Ferrari’s head of race strategy has moved to a factory role and been replaced trackside ahead of the 2023 Formula 1 season.
Inaki Rueda joined Ferrari as head of race strategy at the end of 2014 and adopted a sporting title as well in 2021.
But for 2023, Ravin Jain will be in charge of trackside strategy for Ferrari with Rueda working from Maranello supporting the team in a sporting role.
Jain has been a race strategy engineer at Ferrari for six years, the entirety of his F1 career – he was previously on placement at the team, as well as Williams and Caterham, while studying at the University of Oxford.
His rise to such a prominent position is impressive and indicates the trust that Ferrari’s existing personnel have in his abilities as well as new boss Fred Vasseur’s conviction in the appointment.
When addressing the strategy problems in the media, Vasseur has been very careful not to throw anyone under the bus.
Where strategic problems are concerned, he has repeatedly referenced “the most visible part of the iceberg” – the implication being that what we witnessed with the calls in-race was just the surface of a much more complex situation.

- _SET TASK A_:
Shorten the paragraph in the Ferrari strategy article that begins "Jain has been a race strategy engineer" to a single sentence that keeps its main facts.
- _SET TASK B_:
Write the next paragraph of the Ferrari strategy article, picking up right after its last sentence.

- _RECORD EXCERPTS_:
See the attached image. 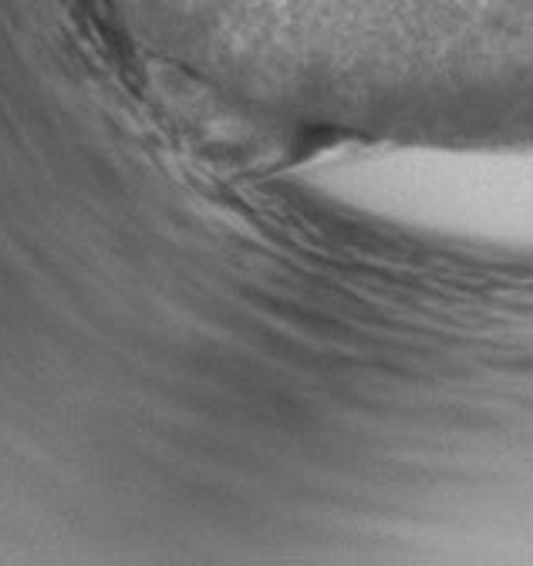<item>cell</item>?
<instances>
[{
  "instance_id": "6da1fadb",
  "label": "cell",
  "mask_w": 533,
  "mask_h": 566,
  "mask_svg": "<svg viewBox=\"0 0 533 566\" xmlns=\"http://www.w3.org/2000/svg\"><path fill=\"white\" fill-rule=\"evenodd\" d=\"M338 189L385 217L533 250V153L406 149L338 163Z\"/></svg>"
}]
</instances>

- _TASK RESULT A_:
Jain has spent his entire six-year F1 career as a Ferrari race strategy engineer, after placements at Ferrari, Williams and Caterham while he studied at the University of Oxford.

- _TASK RESULT B_:
“We will make some small adjustments, but you see just the visible part of the iceberg and when you spoke about strategy you were speaking about strategists,” Vasseur said at Ferrari’s launch last week.
“And strategy, it’s not just one person pushing on a button, it’s software, it’s the team at the factory, and it’s also process on the pitwall and so on.
“It’s a complete picture, it’s not about one thing.”
Rueda was the “iceberg” for Ferrari, as being the lead strategy figure made him the face of everything else that occurred in strategic planning and execution.
When he initially joined, Vasseur said it would be arrogant to make personnel or even structural changes so quickly, but he did indicate there would be tweaks to the strategic set-up for the start of the season.
With that in mind, the personnel rejig is little surprise. The question is whether there were, or remain, deeper problems within the Ferrari structure that Vasseur still needs to address.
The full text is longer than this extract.